→ PROBLEMAS Y TAREAS:
A - Responde las siguientes preguntas sobre el texto de la recesión y marca cada respuesta igual que su pregunta.
(i) ¿Qué parte de lo que antes se facturaba dicen los vendedores que apenas se coloca ahora?
(ii) ¿Qué productos quedan exceptuados del bajón que sufre el comercio de los tenderetes chinos?
(iii) ¿Qué impresión se va formando en las conciencias de la gente?
B - Continúa el texto de la recesión con un párrafo breve a partir de su última oración.

La recesión está cambiando los hábitos de consumo y los vendedores no saben a qué carta quedarse. Dicen que el mercado está contrito, que apenas se coloca una tercera parte de lo que antes se facturaba y que aún así resulta impredecible hacer pronósticos de recuperación a medio plazo. Salvo los chuches y demás golosinas, hasta el clásico comercio de los tenderetes chinos está experimentando un poderoso bajón. Escuchas los comentarios de la gente y en seguida comprendes que va formándose en las conciencias una negra nubecilla, la más triste impresión de que se avecina un apocalipsis para muchos hogares donde antes parecían atarse los perros con longaniza.

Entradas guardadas
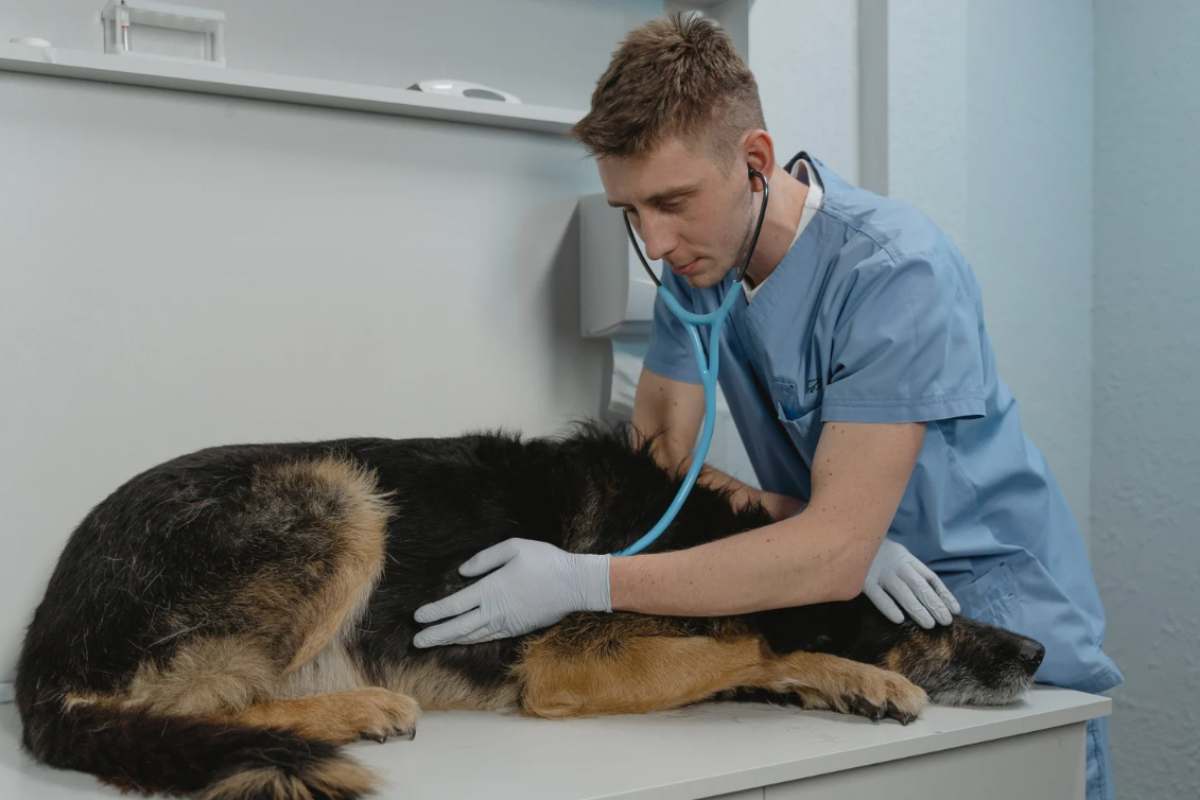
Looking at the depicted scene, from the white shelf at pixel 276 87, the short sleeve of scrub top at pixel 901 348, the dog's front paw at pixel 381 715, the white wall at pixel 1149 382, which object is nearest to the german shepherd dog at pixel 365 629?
the dog's front paw at pixel 381 715

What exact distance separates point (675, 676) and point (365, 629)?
40 centimetres

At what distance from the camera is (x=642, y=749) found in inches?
46.3

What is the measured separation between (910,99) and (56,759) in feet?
6.48

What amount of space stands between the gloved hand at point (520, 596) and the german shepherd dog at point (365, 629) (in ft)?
0.11

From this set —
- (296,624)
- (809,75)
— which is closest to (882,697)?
(296,624)

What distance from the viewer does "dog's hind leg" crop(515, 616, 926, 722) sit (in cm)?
132

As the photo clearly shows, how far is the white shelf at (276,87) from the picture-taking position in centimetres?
154

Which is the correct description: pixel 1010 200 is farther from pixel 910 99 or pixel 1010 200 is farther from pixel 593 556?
pixel 593 556

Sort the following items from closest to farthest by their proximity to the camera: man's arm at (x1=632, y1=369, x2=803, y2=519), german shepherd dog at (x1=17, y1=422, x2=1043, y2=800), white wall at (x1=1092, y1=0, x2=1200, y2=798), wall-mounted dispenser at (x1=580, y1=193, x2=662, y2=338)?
german shepherd dog at (x1=17, y1=422, x2=1043, y2=800)
man's arm at (x1=632, y1=369, x2=803, y2=519)
wall-mounted dispenser at (x1=580, y1=193, x2=662, y2=338)
white wall at (x1=1092, y1=0, x2=1200, y2=798)

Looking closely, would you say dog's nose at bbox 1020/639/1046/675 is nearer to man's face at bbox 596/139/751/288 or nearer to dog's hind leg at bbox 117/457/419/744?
man's face at bbox 596/139/751/288

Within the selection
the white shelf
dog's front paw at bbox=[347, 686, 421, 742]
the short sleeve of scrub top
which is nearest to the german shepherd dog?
dog's front paw at bbox=[347, 686, 421, 742]

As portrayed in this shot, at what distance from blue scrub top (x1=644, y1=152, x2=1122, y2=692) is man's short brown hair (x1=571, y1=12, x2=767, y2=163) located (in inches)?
9.8

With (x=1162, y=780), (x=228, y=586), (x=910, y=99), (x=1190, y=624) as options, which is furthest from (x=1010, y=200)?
(x=228, y=586)

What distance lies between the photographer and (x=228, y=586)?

→ PROBLEMAS RESUELTOS:
A -
(i) Apenas una tercera parte.
(ii) Los chuches y demás golosinas.
(iii) La impresión de que se avecina un apocalipsis para muchos hogares donde antes parecían atarse los perros con longaniza.

B -
A la gripe porcina habría que sumarle una depresión colectiva y a la más caracolera de las ruinas tendríamos que añadir un terremoto continental, para que los más pudientes asumieran que pasarse la vida prendiendo fuego a la tarjeta de crédito es un cataclismo. Buena parte de la población occidental pasa las de Caín para llegar a fin de mes y en sueños hacen sudokus intentando apañar la clásica semana de vacaciones en la costa. El curro en precario, para la mayoría de la juventud, se ha convertido en una especie en vías de extinción. En la época del subsidio y la galopante economía sumergida, cuando regresa el sobre bajo mano y la chapuza como forma de ganarse el pan, la sociedad añora aquellos tiempos en que seis euros realmente valían mil pesetas. Incluso recuerda el mal día en que decidió embarcarse en la hipoteca que ahora les estrangula.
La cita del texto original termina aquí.